Entries shown.
--- START ---
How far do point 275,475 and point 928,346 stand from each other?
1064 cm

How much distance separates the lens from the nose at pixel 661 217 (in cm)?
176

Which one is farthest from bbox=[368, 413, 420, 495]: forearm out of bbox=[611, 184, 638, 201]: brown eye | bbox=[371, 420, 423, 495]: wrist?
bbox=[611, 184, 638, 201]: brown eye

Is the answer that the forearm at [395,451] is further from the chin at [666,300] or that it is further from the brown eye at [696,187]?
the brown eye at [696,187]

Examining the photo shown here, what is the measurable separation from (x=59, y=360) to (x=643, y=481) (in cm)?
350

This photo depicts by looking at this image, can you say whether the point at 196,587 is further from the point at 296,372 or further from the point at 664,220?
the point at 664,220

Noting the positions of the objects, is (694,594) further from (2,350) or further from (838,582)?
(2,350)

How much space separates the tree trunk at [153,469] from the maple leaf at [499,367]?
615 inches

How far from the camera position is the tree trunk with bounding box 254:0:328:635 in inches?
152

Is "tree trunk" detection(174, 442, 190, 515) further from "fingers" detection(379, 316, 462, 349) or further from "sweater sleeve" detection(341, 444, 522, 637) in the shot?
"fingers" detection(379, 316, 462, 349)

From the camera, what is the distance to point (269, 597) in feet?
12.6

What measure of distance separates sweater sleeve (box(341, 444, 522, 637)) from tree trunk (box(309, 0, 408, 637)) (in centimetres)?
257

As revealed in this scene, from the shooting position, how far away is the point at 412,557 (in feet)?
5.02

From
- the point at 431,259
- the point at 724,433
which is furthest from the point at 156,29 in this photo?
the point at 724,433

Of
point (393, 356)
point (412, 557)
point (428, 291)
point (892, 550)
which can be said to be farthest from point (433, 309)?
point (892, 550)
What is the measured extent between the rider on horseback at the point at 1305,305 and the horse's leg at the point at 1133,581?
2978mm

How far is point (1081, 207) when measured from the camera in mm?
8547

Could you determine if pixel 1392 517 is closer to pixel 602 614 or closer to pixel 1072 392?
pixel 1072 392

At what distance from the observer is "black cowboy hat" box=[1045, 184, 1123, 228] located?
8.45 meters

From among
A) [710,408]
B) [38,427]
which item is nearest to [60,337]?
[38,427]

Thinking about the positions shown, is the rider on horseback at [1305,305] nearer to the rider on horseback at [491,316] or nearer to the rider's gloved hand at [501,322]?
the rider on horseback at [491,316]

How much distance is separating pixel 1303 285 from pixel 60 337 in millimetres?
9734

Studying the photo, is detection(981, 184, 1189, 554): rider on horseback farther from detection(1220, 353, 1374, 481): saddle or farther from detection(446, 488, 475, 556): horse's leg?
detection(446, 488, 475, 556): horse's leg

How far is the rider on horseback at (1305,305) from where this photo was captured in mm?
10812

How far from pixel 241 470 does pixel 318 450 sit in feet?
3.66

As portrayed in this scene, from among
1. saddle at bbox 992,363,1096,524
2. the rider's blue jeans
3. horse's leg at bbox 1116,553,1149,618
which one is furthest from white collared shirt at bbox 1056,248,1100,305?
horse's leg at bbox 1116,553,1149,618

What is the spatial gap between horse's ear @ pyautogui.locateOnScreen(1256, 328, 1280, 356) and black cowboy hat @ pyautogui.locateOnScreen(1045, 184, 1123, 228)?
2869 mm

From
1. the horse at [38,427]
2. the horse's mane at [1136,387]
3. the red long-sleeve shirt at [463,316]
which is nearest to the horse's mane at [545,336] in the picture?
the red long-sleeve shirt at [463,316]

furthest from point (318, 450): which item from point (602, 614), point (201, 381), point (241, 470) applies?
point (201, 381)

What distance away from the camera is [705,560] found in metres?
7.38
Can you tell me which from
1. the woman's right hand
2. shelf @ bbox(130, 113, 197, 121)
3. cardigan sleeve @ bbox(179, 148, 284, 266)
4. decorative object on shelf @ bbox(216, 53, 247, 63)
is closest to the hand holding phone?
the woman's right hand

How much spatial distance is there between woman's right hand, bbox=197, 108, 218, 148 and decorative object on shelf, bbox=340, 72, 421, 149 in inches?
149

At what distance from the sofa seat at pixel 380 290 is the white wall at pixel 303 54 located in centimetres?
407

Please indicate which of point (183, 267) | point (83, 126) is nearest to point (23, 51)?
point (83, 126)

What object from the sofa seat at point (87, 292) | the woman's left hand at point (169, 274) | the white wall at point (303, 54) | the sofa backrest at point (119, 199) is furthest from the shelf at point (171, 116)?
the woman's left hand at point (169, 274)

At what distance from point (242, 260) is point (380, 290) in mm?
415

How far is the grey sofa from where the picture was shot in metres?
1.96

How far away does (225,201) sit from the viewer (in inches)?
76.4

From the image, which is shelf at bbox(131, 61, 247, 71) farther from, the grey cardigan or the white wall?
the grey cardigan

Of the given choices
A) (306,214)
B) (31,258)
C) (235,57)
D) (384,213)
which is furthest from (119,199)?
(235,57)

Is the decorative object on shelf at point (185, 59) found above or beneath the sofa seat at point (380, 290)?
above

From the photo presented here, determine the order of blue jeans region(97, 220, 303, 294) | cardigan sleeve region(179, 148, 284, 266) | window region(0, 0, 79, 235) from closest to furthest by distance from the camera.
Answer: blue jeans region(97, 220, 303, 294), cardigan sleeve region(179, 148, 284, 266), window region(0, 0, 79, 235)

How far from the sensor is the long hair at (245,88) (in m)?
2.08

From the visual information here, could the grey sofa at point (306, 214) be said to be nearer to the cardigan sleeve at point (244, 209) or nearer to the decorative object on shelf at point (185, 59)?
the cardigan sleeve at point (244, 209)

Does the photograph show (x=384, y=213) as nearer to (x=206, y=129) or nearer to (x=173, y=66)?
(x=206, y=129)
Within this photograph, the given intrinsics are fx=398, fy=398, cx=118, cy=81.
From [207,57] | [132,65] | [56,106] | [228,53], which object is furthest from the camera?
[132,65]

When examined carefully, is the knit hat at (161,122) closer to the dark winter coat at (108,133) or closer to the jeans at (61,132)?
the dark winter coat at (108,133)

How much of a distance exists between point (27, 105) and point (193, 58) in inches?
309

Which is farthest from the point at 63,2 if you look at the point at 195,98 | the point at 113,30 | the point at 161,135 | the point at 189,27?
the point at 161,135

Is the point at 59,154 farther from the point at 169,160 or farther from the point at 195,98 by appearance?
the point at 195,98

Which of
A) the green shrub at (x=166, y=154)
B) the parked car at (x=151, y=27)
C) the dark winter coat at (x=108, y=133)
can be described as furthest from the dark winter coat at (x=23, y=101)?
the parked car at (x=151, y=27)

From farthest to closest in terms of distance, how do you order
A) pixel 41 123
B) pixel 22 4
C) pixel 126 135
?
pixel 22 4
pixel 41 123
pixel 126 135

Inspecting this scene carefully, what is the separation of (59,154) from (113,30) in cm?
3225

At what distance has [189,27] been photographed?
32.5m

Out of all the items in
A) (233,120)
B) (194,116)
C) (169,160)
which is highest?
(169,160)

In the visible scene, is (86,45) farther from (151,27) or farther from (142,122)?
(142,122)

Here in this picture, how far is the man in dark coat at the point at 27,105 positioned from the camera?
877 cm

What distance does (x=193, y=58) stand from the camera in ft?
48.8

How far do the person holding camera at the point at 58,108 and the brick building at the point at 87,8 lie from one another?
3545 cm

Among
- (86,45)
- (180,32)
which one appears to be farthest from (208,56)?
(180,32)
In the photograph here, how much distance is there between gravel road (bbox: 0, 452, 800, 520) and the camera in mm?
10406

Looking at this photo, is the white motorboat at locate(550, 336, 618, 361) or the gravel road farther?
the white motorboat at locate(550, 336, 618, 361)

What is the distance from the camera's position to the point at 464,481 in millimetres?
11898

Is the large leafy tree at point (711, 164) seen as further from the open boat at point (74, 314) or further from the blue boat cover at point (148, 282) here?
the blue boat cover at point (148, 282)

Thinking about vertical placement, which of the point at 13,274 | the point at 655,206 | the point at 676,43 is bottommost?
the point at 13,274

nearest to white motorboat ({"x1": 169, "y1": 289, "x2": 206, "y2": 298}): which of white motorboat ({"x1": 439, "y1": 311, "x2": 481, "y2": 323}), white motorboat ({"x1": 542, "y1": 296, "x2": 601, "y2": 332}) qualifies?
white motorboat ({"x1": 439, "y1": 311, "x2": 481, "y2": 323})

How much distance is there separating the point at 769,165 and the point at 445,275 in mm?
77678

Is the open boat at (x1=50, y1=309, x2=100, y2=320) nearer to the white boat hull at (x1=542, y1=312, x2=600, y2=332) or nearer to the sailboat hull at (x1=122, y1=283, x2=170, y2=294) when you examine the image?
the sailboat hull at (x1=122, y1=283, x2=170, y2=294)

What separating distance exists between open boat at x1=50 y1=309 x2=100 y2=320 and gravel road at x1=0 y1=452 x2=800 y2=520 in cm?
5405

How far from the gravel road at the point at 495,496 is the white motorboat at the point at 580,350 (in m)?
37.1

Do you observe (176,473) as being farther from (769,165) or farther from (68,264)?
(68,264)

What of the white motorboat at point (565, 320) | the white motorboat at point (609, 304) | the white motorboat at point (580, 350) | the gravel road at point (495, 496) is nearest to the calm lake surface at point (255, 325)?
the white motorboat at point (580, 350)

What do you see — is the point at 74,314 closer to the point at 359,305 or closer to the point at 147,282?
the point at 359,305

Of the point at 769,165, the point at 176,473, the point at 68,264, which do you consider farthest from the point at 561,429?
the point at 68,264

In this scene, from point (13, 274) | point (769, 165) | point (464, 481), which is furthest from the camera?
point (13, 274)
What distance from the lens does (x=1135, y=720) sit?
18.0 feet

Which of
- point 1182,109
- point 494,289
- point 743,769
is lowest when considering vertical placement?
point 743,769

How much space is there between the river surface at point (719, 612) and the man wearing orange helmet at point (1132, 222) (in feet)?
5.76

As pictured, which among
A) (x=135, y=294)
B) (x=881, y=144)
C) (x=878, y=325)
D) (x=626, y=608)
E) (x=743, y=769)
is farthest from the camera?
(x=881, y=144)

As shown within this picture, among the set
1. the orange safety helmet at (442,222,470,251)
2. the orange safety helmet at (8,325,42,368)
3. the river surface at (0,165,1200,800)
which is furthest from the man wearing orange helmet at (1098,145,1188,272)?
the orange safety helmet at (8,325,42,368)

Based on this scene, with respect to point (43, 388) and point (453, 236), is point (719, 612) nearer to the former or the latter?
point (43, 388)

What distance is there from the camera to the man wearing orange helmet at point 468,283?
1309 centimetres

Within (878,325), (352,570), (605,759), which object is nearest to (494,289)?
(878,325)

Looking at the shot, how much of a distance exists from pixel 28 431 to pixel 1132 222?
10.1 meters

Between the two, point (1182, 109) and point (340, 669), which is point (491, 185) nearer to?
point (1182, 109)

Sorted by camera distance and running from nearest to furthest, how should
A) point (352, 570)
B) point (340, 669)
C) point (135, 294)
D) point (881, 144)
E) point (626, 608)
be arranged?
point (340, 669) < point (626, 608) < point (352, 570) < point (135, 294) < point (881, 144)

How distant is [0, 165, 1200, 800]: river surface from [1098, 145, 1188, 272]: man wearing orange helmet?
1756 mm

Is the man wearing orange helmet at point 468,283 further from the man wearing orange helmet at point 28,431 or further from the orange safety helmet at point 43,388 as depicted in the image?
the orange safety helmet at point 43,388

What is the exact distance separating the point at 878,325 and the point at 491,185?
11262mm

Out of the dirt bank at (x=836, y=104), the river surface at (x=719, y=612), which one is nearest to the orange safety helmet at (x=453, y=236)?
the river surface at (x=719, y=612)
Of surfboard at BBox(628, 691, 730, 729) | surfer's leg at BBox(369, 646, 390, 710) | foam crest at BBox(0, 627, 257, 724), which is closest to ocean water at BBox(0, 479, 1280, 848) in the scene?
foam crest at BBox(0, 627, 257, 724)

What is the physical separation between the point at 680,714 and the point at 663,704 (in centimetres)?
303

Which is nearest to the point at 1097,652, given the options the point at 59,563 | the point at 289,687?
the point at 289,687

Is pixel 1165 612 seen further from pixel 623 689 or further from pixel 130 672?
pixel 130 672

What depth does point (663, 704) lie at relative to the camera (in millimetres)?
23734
--- END ---
Problem description. Return exactly, and only, the line containing "How distant is" and every line after it through the end of the material.

Result for this task.
How distant is [0, 165, 1200, 800]: river surface from [1098, 145, 1188, 272]: man wearing orange helmet?
1756 mm

Is the man wearing orange helmet at point 468,283 further from the man wearing orange helmet at point 28,431 or further from the orange safety helmet at point 43,388 as depicted in the image?
the orange safety helmet at point 43,388

What is the exact distance separating the point at 878,325 and the point at 491,185?
11262mm

Out of the dirt bank at (x=836, y=104), the river surface at (x=719, y=612), which one is nearest to the orange safety helmet at (x=453, y=236)?
the river surface at (x=719, y=612)
Of surfboard at BBox(628, 691, 730, 729) | surfer's leg at BBox(369, 646, 390, 710) | foam crest at BBox(0, 627, 257, 724), which is closest to ocean water at BBox(0, 479, 1280, 848) in the scene?
foam crest at BBox(0, 627, 257, 724)

What is the physical separation between the point at 680,714 and the point at 663,704 (in centimetres)?
303

Which is nearest to the point at 1097,652, given the options the point at 59,563 | the point at 289,687?
the point at 289,687

Is pixel 1165 612 seen further from pixel 623 689 or further from pixel 130 672?
pixel 130 672

What depth does point (663, 704) lie at relative to the camera (in millimetres)?
23734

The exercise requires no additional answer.